• **OBJECTIVE**
Reproduce each of the following lines verbatim, from the first to the last, with every line break kept in place.

• **PROVIDED ENTRIES**

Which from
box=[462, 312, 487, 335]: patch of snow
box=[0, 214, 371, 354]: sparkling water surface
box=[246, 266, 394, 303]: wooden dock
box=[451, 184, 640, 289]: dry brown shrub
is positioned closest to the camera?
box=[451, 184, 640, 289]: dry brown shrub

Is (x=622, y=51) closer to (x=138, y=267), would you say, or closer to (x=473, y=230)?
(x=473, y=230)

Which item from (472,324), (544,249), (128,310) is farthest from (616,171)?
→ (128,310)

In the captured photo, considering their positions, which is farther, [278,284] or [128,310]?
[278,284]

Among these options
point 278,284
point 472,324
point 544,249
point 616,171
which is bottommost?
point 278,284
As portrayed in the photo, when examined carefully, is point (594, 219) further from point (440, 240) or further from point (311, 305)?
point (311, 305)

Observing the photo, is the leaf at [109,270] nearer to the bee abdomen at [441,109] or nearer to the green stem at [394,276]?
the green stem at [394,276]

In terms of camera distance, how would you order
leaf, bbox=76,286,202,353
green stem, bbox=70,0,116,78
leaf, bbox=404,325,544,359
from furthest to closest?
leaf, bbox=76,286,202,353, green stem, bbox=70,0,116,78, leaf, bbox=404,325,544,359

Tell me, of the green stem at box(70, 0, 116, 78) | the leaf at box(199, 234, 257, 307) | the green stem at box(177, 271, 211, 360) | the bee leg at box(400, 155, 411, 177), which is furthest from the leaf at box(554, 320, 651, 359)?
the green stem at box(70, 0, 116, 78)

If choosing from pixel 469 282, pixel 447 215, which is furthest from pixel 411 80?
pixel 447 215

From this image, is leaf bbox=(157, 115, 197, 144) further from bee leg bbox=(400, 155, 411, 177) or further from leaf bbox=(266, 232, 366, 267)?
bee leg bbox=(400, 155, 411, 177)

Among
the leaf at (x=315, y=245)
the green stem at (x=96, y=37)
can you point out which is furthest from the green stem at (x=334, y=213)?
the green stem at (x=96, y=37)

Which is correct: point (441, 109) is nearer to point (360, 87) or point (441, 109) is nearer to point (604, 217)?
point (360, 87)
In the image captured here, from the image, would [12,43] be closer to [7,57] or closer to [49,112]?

• **SOLUTION TO THE PROBLEM**
Which from
box=[462, 312, 487, 335]: patch of snow
box=[0, 214, 371, 354]: sparkling water surface
box=[246, 266, 394, 303]: wooden dock
box=[451, 184, 640, 289]: dry brown shrub
is positioned closest to the camera?
box=[451, 184, 640, 289]: dry brown shrub

Is (x=622, y=51) closer to (x=138, y=267), would you say, or closer to (x=473, y=230)?
(x=473, y=230)

Which item from (472,324), (544,249), (128,310) is farthest from (616,171)?
→ (128,310)

In the captured photo, considering their positions, which is farther, [278,284] or [128,310]?
[278,284]

Among these options
point 278,284
point 472,324
point 544,249
point 616,171
which is bottommost?
point 278,284
As portrayed in the photo, when examined carefully, is point (594, 219) further from point (440, 240) or further from point (311, 305)?
point (311, 305)

Observing the photo, is the leaf at [109,270] nearer to the bee abdomen at [441,109] or nearer to the green stem at [394,276]?
the green stem at [394,276]

In terms of camera distance, how would you order
leaf, bbox=76,286,202,353
green stem, bbox=70,0,116,78
leaf, bbox=404,325,544,359
from furthest to closest?
leaf, bbox=76,286,202,353, green stem, bbox=70,0,116,78, leaf, bbox=404,325,544,359

Tell me, of the green stem at box(70, 0, 116, 78) | the leaf at box(199, 234, 257, 307) | the green stem at box(177, 271, 211, 360) | the bee leg at box(400, 155, 411, 177), which is furthest from the leaf at box(554, 320, 651, 359)?
the green stem at box(70, 0, 116, 78)

If choosing from pixel 469 282, pixel 447 215, which is furthest from pixel 411 80?
pixel 447 215

From this image, is leaf bbox=(157, 115, 197, 144) further from bee leg bbox=(400, 155, 411, 177) or further from leaf bbox=(266, 232, 366, 267)?
bee leg bbox=(400, 155, 411, 177)

Among
the leaf at (x=315, y=245)
the green stem at (x=96, y=37)
can you point out which is furthest from the green stem at (x=334, y=213)?
the green stem at (x=96, y=37)

Which is correct: point (441, 109) is nearer to point (360, 87) or point (441, 109) is nearer to point (604, 217)?
point (360, 87)
In the image captured here, from the image, would [12,43] be closer to [7,57] or closer to [49,112]?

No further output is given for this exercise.